Good Morning India! Here are some bits from The World Economic Situation and Prospects 2013 report, courtesy United Nations Department of Economic and Social Affairs and UNCTAD, to spoil our evening. Let’s start with the headline from the executive summary: “The world economy is on the brink of another major downturn.”

And these are the first few opening lines: “As foreseen in last year’s issue of this report, the world economy weakened considerably in 2012. A growing number of developed economies, especially in Europe, have already fallen into a double-dip recession, while those facing sovereign debt distress moved even deeper into recession. Many developed economies are caught in downward spiralling dynamics from high unemployment, weak aggregate demand compounded by fiscal austerity, high public debt burdens, and financial fragility.
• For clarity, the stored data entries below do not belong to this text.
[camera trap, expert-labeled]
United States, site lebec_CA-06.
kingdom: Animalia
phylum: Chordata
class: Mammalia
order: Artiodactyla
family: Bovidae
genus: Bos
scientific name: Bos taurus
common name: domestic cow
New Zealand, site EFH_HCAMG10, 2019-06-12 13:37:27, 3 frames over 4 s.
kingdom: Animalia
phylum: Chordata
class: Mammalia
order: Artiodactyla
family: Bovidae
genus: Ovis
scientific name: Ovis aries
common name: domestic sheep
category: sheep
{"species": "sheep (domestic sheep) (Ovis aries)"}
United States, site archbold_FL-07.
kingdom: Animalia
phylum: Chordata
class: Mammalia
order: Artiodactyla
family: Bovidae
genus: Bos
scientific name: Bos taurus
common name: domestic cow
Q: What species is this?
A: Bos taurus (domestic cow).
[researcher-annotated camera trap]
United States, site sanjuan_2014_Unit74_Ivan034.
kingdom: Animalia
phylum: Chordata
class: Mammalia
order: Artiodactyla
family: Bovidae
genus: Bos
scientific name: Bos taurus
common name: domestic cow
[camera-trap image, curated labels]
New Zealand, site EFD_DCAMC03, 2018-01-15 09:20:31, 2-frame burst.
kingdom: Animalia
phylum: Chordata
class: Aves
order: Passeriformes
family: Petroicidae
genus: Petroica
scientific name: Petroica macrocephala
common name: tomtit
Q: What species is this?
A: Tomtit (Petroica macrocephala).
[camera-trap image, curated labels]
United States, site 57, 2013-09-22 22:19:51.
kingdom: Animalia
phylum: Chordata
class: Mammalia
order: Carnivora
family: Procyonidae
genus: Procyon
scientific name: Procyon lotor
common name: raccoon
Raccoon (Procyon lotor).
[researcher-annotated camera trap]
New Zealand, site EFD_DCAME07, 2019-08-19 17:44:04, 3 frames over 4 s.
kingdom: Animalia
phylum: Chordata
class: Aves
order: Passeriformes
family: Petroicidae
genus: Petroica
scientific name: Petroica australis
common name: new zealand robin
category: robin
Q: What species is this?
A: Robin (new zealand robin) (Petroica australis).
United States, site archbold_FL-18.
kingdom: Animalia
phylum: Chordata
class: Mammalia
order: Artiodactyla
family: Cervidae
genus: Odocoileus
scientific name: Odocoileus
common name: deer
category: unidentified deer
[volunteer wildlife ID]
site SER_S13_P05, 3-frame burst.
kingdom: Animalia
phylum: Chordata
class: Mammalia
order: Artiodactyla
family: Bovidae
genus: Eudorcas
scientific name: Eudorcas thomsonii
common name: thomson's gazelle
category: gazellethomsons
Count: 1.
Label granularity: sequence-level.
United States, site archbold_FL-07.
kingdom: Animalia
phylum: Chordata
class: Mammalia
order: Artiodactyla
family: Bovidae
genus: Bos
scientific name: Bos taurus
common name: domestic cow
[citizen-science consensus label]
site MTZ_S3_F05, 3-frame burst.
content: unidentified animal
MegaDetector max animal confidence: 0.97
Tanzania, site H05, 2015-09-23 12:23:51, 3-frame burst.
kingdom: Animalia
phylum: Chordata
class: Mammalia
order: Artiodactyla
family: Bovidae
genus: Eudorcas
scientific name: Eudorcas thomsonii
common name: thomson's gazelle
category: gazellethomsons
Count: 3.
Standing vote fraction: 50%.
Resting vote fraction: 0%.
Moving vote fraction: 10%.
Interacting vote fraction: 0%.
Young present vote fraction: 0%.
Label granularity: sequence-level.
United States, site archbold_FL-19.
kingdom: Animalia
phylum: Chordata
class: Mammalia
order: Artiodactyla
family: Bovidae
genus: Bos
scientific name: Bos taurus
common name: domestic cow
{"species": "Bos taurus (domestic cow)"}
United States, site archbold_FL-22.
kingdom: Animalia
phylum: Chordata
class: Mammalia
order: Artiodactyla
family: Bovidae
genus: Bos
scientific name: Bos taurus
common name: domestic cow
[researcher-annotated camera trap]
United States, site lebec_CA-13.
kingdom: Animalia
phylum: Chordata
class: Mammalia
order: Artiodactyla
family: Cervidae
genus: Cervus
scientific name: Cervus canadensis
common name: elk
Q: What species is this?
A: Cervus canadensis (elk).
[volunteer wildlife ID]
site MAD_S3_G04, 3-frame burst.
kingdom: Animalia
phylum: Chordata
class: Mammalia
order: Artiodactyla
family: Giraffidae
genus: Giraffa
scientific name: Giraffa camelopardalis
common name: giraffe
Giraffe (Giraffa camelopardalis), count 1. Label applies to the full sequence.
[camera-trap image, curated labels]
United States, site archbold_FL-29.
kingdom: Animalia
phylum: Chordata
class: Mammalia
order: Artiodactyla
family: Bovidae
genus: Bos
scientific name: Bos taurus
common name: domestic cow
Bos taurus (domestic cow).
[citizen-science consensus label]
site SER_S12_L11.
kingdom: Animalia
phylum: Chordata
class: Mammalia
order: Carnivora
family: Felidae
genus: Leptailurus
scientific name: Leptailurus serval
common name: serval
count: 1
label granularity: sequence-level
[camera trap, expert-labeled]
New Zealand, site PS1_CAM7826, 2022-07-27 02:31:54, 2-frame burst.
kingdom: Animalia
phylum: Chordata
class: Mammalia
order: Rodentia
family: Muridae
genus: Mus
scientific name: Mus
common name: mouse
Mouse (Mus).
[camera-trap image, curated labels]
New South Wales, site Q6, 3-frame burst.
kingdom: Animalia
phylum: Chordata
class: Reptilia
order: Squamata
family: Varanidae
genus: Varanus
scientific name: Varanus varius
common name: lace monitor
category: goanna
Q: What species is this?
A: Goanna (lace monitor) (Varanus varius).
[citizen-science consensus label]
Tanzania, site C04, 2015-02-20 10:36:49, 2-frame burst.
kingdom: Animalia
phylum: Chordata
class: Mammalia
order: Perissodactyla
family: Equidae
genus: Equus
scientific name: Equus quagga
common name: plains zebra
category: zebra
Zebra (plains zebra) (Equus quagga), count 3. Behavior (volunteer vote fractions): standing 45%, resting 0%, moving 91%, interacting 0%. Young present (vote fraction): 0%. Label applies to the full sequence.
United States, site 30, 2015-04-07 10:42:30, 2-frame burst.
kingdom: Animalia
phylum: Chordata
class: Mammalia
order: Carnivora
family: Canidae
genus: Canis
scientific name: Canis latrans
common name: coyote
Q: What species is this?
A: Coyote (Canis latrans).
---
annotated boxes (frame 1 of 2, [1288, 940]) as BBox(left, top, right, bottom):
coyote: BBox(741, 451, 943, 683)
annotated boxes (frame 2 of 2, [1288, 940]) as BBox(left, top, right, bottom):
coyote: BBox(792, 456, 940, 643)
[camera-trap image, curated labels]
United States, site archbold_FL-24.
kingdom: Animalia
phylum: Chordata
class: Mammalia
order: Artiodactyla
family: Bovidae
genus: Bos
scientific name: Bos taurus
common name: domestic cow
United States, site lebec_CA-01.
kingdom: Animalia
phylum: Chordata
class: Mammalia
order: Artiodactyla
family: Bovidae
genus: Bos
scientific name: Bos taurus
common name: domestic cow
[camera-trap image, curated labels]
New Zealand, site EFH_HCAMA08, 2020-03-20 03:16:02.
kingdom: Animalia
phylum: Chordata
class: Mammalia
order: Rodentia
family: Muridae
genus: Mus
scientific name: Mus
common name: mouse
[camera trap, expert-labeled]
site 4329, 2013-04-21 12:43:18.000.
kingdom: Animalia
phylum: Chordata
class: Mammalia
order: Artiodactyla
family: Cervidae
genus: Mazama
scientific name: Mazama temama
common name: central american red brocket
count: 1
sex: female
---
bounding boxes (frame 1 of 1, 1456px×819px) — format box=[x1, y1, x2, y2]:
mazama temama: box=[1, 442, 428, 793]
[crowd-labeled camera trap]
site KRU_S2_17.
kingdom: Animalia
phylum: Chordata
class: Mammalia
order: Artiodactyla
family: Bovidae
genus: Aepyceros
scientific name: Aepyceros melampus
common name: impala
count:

“The economic woes of the developed countries are spilling over to developing countries and economies in transition through weaker demand for their exports and heightened volatility in capital flows and commodity prices.” End of quote and of the news for the year.

Recession NEEDS tweaking

What’s clear from the above remarks that come not from some melancholic Cassandra but from the United Nations is that deepening recession in the developed economies robs emerging economies’ exporters of their major buyers. In other words, simply put, developed nations are not buying from the developing as much as they used to, nor will they buy as much as they have done so far.

To put it very simply, exporting countries had better realise that their honeymoon with the Western consumers is over.

And yet more in China

Exporting economies like China that put so much store by the export-led growth model and gained hugely by it are not taking any chances; they are looking within and wondering just how they can do two things --- moderate growth so as to manage better the detritus of their successes (overheating, killer smog, asset price bubbles); at the same time, they want to rebalance demand, and encourage domestic consumption to maintain that moderate level of growth.

There’s more happening in China. According to a report on global competitiveness by Deloitte Touche Tohmatsu Limited along with the US Council on Competitiveness (2013 Global Manufacturing Competitiveness Index), China still ranks first according to more than 500 chief executives from around the world, while India comes fourth. Interestingly, China’s top ranking flows from its repositioning as a destination for high-end manufacturing, even as it vacates low-end manufacturing to countries such as Vietnam.

The study finds that China’s knowledge and technological capabilities along with policies focusing on key high-value industries are beginning to pay dividends; China may no longer be the world’s premier workshop for every useless thing the American consumer needs because it’s focusing on high-end manufacturing. It is entering advanced areas, right from electronics to green industry to fashion.

Has China read the world economy’s distress signals and its own, correctly? By focusing on high value manufacturing, and shifting emphasis towards consumption and away from investments in property, Chinese policymakers feel more confident of regulating inflationary excesses and reducing the effects of uncertain consumer demand from the developed world.

And in India…

Indian policymakers seem clay footed by comparison. Where wisdom might call for pegging growth rates lower if only to pause, take stock of infrastructure and plan for more sustained, moderate growth, they dream of the fast-track, yearn for yesterday’s glories, so to speak, when growth hit 8 per cent: growth drivers, it seems can be revved up with just a little nudge.

How else are we to consider the latest initiatives of the Commerce Ministry to boost exports?

More often than not, the Ministry can think of nothing better than to offer tax breaks for exporters in the hope that such privileges would turn their products more competitive; in reality what tax “sops” do is to enable exporters retain their margins in a falling market.

The market, as the report from United Nations, reminds us is falling for structural reasons not some consumer whimsicalities or shifting demand preferences. When India was knocked off the top-five apparel exporters perch by Bangladesh Vietnam and other arrivistes, one could have imagined tax sops as a form of subsidy helping Indian apparel exporters out-price others.

That SEZ again

Now, however, US and Europe are in a recession, and in such circumstances tax breaks can hardly be expected to work. Under the circumstances, what is one to make of the news that the Commerce Ministry intends to discuss the removal of the Minimum Alternate Tax of 11 per cent imposed by the 2011-12 Budget on manufacturing SEZs that had hitherto enjoyed complete tax exemption?

Several issues arise here. SEZs have been dismal export hubs if one were to leave out the IT software parks. For officials to assume that developers will renew their interest in SEZs with the removal of MAT is to fool no one; the SEZ charm has worn off largely because of popular )and even some policymakers’) resistance to what has been perceived as a pure private rent-seeking, public-revenue losing operation.

The biggest reason for the Finance Ministry not to consider the proposal, however, is its own reckoning on how much revenue loss the ill-thought out SEZ Act of 2005 and its operation since then has caused the exchequer.

The Finance Ministry might want to reflect on its own estimates of that loss; incidentally, the Chief Economic Advisor to the Finance Ministry would do well to recall his earlier comment on the arguable benefits of SEZs and the tax breaks as “perverse incentives.”

The revival of the plea for tax relief breaks for a patently failed project such as the SEZ could be seen as perverse; more charitably it would show how history repeats itself: the first time as folly, the second as absurdity.